Texto fornecido
Tomas Bastos talvez fosse o símbolo do que o mostrou Caxias até aqui neste Gauchão. Começou muito bem, marcando gol na estreia, fora de casa, e sendo protagonista nas goleadas no Centenário. A impressão era de que seria o ano dele.
Depois, Tomas sofreu com as expulsões de companheiros em jogos importantes, contra Juventude e Inter, e praticamente abdicou de jogar para se defender. Acabou derrotado. Ele ainda foi ausência entre os titulares diante do São José, onde o time pouco construiu, e, por fim, sucumbiu na eliminação diante do Ypiranga. A expulsão será a última imagem dele pelo Caxias.
Nos três anos em que vestiu a camisa 10, o meia sempre se destacou por ser a referência técnica do time. Mas, houve também alguns momentos em que sua postura em campo não agradava completamente ao torcedor. Faltava aquela entrega, o algo a mais.

Trabalho pedido
(A) Segundo o texto sobre Tomas Bastos, por que havia a impressão de que seria o ano dele? Responda em até três frases.
(B) Prossiga com o texto sobre Tomas Bastos a partir da última frase apresentada.

(Registros guardados)
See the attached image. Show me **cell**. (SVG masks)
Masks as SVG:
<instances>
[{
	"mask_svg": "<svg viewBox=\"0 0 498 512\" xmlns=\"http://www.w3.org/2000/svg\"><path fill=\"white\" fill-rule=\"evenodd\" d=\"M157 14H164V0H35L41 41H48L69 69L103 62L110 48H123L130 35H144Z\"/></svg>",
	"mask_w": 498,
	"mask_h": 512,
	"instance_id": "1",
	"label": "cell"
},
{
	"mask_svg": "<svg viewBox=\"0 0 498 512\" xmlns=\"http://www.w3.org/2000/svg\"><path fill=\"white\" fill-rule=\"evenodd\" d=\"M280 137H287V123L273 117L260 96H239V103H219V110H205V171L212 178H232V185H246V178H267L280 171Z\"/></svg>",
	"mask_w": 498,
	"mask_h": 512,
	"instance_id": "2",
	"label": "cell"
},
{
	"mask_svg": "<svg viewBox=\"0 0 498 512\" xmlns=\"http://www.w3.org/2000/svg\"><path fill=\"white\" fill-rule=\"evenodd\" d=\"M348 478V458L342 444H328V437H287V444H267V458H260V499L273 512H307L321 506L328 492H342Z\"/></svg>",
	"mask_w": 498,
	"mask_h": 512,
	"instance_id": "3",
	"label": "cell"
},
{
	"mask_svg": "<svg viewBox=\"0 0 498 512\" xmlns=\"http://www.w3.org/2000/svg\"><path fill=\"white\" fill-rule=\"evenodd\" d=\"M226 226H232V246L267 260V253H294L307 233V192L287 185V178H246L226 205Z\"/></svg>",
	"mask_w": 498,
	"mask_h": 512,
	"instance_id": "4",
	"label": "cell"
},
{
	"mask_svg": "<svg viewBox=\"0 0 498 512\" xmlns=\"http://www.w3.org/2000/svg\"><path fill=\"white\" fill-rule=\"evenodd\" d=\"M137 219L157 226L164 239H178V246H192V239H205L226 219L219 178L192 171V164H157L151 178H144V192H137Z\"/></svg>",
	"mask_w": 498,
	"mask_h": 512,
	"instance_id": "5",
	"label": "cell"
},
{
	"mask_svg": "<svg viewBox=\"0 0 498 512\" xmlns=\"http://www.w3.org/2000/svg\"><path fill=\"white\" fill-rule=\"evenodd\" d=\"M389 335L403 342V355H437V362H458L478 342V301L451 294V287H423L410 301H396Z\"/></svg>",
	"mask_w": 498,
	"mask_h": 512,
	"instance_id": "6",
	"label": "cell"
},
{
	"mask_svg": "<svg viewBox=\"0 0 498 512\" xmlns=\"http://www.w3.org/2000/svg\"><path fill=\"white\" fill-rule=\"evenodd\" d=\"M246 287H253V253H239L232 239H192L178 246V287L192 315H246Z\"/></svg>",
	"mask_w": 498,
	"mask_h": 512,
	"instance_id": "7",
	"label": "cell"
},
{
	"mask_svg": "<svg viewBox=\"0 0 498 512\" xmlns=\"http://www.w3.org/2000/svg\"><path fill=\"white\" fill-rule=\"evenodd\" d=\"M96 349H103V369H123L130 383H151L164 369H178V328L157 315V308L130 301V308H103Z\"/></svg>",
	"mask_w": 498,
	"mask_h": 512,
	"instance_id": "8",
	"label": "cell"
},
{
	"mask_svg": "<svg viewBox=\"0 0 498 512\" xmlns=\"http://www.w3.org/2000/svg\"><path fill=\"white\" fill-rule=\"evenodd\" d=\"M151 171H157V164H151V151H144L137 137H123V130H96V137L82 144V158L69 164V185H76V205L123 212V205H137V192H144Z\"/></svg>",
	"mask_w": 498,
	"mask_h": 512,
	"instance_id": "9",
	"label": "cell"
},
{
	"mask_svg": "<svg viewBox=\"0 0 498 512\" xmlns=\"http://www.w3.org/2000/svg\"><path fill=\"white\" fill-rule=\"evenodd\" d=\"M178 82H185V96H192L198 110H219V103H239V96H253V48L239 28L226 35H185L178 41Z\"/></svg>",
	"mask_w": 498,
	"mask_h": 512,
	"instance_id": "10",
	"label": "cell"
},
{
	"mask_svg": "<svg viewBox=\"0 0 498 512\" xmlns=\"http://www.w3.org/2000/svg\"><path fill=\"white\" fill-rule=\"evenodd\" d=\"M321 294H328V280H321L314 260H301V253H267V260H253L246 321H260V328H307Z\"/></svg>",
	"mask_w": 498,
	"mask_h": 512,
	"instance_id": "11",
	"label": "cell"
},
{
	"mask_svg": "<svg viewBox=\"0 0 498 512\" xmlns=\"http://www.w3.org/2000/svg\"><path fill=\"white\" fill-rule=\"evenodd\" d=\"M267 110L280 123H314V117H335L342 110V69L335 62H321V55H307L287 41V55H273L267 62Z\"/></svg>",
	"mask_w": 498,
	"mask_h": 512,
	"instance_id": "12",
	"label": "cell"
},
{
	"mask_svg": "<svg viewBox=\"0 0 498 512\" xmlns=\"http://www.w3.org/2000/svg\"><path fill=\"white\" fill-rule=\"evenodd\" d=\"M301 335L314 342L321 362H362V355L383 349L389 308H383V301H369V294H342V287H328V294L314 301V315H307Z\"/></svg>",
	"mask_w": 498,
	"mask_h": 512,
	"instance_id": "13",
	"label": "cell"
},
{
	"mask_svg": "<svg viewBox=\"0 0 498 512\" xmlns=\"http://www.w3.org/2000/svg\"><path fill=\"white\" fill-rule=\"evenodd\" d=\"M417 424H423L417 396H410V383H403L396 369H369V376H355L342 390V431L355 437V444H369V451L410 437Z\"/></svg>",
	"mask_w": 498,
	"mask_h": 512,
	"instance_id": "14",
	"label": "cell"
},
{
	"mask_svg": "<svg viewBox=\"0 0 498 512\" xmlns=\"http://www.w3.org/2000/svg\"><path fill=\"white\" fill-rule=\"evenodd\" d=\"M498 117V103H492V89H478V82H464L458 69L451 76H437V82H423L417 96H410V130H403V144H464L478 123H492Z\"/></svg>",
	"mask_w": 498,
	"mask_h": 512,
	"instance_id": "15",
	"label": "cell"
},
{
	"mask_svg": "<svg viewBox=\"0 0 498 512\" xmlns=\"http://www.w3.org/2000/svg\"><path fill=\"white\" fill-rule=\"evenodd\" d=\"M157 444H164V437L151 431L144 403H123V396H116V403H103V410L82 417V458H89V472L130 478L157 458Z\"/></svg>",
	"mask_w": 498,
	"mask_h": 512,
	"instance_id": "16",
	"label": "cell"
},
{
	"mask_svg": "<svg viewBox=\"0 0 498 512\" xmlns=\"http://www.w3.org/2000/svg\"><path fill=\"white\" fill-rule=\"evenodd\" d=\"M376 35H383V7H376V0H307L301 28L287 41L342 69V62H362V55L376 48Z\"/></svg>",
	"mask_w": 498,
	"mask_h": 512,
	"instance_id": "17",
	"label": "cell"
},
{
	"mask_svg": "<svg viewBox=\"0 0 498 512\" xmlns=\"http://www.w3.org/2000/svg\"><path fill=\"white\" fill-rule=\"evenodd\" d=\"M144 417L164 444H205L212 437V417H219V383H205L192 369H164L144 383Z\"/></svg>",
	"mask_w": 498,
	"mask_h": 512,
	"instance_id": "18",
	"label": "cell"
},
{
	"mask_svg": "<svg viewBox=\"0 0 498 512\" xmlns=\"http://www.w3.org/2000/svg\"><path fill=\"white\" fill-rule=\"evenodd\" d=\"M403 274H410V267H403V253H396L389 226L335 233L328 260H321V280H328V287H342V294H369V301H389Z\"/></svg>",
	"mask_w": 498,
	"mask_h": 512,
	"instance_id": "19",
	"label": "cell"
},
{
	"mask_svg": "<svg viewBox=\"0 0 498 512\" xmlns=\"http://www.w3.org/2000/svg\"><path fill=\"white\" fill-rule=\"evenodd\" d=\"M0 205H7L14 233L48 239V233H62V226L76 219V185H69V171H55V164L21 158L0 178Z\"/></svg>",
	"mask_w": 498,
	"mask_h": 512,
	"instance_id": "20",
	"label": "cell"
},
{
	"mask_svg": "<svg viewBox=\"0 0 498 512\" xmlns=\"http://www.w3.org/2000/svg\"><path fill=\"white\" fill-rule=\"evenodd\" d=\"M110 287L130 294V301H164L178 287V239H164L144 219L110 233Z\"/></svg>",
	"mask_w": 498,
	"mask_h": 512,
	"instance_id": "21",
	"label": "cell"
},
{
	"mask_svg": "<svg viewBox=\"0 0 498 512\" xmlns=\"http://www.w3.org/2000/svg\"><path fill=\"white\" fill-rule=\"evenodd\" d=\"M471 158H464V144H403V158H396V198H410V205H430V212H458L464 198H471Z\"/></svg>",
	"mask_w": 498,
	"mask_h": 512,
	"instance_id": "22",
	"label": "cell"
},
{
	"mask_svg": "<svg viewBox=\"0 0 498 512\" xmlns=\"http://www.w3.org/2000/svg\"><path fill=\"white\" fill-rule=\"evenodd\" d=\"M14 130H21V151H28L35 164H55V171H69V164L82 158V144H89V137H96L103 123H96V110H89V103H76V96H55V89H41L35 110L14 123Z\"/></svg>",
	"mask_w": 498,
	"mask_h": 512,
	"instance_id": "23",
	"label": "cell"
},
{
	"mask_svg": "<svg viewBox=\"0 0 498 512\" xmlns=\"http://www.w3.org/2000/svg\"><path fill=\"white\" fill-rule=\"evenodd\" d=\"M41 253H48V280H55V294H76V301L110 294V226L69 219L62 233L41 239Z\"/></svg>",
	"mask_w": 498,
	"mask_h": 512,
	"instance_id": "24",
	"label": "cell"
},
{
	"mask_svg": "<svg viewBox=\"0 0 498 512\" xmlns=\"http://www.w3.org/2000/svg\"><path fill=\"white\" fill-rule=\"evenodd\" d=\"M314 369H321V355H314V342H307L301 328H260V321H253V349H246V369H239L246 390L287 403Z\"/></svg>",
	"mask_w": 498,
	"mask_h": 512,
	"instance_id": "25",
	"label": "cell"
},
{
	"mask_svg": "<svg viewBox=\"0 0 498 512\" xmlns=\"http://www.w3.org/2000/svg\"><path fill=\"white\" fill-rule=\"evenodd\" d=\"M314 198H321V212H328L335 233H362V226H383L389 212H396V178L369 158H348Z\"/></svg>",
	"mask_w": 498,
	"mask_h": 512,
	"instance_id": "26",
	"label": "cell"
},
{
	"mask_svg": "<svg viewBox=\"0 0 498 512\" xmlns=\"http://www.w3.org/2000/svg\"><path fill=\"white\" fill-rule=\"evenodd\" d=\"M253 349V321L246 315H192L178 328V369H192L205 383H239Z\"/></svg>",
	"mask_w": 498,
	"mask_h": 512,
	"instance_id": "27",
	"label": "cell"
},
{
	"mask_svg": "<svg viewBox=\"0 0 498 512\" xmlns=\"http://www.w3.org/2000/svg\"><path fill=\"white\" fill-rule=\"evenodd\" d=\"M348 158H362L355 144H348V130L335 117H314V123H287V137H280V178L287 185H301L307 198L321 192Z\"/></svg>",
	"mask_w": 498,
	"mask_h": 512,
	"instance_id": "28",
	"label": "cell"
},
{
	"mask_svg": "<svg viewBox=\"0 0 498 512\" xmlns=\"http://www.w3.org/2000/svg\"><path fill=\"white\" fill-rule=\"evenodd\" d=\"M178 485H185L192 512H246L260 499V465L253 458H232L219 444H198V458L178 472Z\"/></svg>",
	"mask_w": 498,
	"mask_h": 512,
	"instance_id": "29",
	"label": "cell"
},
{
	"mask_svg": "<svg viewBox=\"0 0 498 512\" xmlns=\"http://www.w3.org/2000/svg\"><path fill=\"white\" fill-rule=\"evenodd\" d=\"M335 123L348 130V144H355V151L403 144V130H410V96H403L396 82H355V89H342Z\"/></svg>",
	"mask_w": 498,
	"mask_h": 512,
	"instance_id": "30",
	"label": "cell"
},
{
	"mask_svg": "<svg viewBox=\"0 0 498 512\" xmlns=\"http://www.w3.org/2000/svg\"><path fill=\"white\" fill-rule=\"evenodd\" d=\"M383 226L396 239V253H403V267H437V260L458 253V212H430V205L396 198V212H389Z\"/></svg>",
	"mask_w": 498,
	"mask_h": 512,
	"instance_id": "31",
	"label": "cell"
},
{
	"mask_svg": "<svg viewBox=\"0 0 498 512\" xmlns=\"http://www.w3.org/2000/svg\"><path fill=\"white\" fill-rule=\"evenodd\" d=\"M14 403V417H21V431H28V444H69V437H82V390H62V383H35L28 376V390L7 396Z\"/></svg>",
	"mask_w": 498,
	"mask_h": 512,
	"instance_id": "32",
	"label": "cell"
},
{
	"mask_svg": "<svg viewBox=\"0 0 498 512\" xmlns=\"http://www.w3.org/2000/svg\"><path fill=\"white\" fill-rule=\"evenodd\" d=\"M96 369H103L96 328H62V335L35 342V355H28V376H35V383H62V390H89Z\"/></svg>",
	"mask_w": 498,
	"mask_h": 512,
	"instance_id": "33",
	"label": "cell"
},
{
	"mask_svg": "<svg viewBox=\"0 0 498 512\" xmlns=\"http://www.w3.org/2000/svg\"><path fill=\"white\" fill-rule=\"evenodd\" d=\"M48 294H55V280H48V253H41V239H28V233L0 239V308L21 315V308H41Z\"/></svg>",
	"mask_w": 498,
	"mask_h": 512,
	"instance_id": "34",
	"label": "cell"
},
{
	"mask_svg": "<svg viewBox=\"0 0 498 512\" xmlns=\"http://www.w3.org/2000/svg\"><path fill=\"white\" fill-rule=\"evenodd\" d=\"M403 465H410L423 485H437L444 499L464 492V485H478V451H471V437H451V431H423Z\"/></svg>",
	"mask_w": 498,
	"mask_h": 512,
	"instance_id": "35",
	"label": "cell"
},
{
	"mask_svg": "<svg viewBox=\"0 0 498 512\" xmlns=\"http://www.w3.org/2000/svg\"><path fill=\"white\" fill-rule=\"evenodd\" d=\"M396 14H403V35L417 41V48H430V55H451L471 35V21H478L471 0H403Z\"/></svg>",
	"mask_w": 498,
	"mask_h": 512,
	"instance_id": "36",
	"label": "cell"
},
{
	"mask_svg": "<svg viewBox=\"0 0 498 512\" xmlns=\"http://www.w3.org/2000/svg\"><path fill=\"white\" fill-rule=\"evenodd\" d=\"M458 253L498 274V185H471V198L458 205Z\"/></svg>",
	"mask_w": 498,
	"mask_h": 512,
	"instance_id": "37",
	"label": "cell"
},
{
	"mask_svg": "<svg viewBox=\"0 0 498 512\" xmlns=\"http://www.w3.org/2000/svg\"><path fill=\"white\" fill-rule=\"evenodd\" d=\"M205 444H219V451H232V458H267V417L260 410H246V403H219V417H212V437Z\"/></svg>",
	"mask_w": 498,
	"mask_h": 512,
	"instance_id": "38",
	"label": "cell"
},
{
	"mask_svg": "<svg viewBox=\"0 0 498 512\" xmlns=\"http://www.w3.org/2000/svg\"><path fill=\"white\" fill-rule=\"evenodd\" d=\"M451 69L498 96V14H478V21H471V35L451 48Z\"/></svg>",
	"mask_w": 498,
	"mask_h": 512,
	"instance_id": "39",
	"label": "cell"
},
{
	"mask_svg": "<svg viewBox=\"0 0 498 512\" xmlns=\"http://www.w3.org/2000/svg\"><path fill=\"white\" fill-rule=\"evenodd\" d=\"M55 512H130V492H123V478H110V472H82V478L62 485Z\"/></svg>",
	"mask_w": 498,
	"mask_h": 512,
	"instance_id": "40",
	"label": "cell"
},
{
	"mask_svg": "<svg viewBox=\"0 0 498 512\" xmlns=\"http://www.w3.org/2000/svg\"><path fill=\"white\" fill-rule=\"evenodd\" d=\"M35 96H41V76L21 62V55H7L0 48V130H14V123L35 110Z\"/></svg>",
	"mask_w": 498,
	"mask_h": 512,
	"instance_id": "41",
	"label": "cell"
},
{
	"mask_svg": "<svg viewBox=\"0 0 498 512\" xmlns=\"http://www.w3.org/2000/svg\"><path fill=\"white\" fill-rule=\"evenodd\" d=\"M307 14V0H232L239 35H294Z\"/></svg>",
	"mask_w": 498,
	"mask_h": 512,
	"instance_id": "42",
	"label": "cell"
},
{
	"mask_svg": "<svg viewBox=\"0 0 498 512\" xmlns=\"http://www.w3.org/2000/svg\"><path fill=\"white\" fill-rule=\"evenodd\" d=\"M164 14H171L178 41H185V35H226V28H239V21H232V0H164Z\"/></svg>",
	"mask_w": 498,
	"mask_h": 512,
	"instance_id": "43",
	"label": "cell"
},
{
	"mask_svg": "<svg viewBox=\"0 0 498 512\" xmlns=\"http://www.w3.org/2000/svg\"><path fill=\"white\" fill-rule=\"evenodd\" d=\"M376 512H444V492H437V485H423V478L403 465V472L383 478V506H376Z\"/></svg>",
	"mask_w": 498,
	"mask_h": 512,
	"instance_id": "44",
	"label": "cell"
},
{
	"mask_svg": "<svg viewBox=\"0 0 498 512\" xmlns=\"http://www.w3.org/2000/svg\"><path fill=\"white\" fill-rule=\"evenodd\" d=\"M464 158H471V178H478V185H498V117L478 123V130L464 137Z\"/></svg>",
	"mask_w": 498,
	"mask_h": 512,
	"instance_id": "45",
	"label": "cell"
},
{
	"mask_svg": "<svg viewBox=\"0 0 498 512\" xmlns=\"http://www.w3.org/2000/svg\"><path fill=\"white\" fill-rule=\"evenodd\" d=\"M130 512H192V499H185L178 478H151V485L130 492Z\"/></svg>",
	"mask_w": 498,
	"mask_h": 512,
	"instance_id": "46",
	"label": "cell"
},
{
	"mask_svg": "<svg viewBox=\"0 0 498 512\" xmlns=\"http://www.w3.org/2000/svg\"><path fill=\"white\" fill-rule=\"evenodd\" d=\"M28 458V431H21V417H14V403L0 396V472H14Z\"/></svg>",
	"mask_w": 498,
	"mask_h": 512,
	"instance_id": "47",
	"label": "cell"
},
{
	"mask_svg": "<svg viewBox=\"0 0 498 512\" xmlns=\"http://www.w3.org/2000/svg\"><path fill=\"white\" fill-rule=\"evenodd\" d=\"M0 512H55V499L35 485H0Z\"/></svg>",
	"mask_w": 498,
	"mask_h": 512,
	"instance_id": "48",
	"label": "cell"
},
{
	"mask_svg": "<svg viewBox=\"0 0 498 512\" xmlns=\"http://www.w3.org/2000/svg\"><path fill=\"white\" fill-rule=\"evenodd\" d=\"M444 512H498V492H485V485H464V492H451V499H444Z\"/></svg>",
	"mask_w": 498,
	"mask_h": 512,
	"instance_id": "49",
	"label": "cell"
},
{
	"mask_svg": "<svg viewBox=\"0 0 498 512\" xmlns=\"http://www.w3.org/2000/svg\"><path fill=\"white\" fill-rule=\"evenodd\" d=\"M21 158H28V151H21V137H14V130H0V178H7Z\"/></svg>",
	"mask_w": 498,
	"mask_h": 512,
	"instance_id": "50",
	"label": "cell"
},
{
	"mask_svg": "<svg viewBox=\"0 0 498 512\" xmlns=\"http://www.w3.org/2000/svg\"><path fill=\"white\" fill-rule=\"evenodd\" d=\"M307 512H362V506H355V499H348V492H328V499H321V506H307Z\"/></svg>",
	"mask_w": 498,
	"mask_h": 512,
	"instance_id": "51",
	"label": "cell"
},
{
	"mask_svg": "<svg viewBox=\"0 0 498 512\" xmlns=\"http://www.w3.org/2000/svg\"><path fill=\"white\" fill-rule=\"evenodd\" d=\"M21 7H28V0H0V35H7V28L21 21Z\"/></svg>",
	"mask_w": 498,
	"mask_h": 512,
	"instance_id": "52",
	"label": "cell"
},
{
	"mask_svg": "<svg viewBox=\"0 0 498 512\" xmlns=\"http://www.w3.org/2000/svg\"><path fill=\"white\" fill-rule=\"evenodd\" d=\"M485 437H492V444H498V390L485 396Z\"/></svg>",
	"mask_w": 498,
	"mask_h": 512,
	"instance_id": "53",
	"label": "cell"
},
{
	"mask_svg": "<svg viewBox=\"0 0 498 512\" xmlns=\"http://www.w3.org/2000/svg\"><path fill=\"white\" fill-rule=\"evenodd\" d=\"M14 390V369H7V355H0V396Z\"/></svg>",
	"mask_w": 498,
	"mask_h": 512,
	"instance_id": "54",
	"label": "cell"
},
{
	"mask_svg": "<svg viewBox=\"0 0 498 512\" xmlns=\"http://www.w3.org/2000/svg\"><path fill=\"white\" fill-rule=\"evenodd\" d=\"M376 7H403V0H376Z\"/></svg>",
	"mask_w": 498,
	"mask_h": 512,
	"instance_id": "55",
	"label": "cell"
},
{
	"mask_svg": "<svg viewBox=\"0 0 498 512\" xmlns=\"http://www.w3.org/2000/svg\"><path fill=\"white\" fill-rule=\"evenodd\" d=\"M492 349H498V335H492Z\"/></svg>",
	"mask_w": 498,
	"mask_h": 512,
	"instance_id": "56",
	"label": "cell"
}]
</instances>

Respostas por tarefa
(A) Porque ele começou muito bem o Gauchão: marcou gol na estreia, fora de casa, e foi protagonista nas goleadas no Centenário.

(B)
A saída, até certo ponto surpreendente, deixa uma lacuna no grupo grená. A missão número um do departamento de futebol, de olho na Série C, é encontrar um novo meia criativo e que possa liderar o setor mais importante da equipe.
Obviamente que essa não é a única carência da equipe, que terá de reavaliar, literalmente, do goleiro ao centroavante. Mas, se quiser sonhar com algo a mais na temporada, o Caxias precisa de um camisa 10 mais eficiente e participativo.